## [ASSIGNMENT]
Number of lines below with "burst": work it out and reply with that number only.

(DATASET begins)

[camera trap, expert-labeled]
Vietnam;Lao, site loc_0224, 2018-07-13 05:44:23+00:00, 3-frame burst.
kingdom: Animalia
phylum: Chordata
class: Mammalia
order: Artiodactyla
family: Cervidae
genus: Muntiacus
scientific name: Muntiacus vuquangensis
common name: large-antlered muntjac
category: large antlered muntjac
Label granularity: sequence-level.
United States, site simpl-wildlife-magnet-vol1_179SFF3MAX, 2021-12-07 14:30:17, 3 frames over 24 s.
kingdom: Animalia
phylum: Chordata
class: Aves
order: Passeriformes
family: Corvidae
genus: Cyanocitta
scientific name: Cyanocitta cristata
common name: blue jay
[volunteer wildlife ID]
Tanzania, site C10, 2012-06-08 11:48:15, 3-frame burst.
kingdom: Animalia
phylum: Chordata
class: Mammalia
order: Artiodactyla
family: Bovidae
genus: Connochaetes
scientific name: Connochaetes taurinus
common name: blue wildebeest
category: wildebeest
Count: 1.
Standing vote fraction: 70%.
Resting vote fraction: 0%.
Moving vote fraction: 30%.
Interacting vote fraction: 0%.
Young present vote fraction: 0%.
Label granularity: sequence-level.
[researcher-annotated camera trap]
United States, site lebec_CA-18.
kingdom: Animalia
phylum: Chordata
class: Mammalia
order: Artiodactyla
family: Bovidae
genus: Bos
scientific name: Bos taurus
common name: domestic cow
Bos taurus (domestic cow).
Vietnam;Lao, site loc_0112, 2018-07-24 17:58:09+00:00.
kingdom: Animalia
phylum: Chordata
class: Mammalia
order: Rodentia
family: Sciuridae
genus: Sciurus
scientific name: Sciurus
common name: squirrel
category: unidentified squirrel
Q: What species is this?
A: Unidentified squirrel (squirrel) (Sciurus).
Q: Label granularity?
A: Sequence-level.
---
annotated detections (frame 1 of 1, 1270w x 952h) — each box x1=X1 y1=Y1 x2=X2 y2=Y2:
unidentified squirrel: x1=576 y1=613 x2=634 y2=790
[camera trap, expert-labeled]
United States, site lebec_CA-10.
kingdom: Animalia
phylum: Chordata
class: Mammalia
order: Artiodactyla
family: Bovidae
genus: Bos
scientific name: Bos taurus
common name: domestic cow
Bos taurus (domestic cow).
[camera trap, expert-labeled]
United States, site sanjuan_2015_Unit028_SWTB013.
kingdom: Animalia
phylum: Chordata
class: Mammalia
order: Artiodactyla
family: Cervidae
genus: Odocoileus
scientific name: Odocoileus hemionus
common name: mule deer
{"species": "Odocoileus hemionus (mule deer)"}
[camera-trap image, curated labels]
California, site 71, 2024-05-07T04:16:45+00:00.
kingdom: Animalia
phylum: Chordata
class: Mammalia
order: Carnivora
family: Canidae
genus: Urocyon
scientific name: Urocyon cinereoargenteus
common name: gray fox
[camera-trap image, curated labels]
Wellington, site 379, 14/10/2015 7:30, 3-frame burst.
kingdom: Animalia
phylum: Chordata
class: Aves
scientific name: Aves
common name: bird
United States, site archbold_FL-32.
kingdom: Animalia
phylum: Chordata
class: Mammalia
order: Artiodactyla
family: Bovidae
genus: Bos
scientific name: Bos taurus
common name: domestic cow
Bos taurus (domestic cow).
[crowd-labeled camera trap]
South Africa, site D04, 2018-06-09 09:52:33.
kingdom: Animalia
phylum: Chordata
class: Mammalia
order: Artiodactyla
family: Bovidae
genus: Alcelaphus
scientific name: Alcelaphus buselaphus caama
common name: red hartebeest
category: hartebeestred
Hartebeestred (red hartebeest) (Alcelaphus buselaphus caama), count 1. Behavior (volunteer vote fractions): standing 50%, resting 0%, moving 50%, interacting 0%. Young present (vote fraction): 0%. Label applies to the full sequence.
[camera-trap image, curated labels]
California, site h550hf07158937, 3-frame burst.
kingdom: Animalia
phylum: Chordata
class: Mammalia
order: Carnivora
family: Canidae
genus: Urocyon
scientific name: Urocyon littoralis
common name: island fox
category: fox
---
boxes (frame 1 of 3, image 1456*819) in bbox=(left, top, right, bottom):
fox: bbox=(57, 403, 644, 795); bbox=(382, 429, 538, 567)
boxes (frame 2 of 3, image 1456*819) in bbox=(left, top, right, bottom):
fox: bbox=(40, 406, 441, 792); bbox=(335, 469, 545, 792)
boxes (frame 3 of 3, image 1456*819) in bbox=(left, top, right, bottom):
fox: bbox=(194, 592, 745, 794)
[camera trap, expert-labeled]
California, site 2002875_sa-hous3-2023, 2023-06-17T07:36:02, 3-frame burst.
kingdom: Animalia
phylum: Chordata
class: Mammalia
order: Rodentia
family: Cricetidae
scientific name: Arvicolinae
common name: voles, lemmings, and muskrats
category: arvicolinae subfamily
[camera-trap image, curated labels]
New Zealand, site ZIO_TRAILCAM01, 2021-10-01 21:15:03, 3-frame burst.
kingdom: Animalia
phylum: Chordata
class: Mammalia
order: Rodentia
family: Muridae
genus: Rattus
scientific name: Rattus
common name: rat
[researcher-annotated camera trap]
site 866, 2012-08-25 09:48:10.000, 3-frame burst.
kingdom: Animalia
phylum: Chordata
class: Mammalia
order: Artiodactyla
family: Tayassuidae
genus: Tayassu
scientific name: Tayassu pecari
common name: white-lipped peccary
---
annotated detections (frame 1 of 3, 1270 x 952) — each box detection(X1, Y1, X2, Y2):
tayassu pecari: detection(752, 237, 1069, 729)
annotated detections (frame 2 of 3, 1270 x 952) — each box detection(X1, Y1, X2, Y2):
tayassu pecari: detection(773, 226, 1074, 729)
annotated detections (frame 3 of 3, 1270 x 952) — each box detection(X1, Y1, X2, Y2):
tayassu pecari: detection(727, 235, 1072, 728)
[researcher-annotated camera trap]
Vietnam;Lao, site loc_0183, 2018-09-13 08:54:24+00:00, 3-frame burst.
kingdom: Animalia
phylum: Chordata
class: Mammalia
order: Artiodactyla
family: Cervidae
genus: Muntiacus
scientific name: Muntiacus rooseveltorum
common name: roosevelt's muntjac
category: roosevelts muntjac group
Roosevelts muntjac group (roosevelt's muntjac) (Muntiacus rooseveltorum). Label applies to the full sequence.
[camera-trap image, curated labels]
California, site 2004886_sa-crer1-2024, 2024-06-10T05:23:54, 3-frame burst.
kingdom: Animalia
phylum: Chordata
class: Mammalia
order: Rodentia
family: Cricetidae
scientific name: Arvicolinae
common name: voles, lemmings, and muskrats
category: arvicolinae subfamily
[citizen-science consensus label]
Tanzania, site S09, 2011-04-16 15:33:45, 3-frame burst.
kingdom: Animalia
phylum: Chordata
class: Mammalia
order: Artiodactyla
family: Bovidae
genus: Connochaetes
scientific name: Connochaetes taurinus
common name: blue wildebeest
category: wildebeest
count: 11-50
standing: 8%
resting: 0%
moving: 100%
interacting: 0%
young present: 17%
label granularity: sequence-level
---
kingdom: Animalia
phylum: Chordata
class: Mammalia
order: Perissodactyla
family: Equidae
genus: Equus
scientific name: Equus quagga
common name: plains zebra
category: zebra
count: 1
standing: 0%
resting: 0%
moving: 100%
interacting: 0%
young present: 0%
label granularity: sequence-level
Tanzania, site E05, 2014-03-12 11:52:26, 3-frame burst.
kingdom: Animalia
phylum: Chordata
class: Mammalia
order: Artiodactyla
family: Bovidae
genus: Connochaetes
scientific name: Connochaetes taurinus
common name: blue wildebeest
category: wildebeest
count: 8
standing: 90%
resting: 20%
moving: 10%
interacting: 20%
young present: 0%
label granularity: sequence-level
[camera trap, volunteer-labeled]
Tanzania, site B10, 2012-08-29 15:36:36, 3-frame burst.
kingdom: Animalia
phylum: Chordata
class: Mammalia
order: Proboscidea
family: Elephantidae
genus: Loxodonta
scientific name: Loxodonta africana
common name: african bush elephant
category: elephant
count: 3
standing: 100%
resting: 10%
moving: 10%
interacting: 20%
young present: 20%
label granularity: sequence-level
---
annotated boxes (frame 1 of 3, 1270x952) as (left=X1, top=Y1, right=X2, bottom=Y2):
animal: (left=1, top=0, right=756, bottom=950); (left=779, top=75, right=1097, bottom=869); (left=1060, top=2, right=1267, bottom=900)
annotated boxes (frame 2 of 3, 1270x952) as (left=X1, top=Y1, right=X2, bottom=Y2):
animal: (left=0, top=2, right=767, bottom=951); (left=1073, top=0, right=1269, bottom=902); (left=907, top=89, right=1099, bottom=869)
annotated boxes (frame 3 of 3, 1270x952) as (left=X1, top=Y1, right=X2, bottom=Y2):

(DATASET ends)

## [EXERCISE RESULT]
12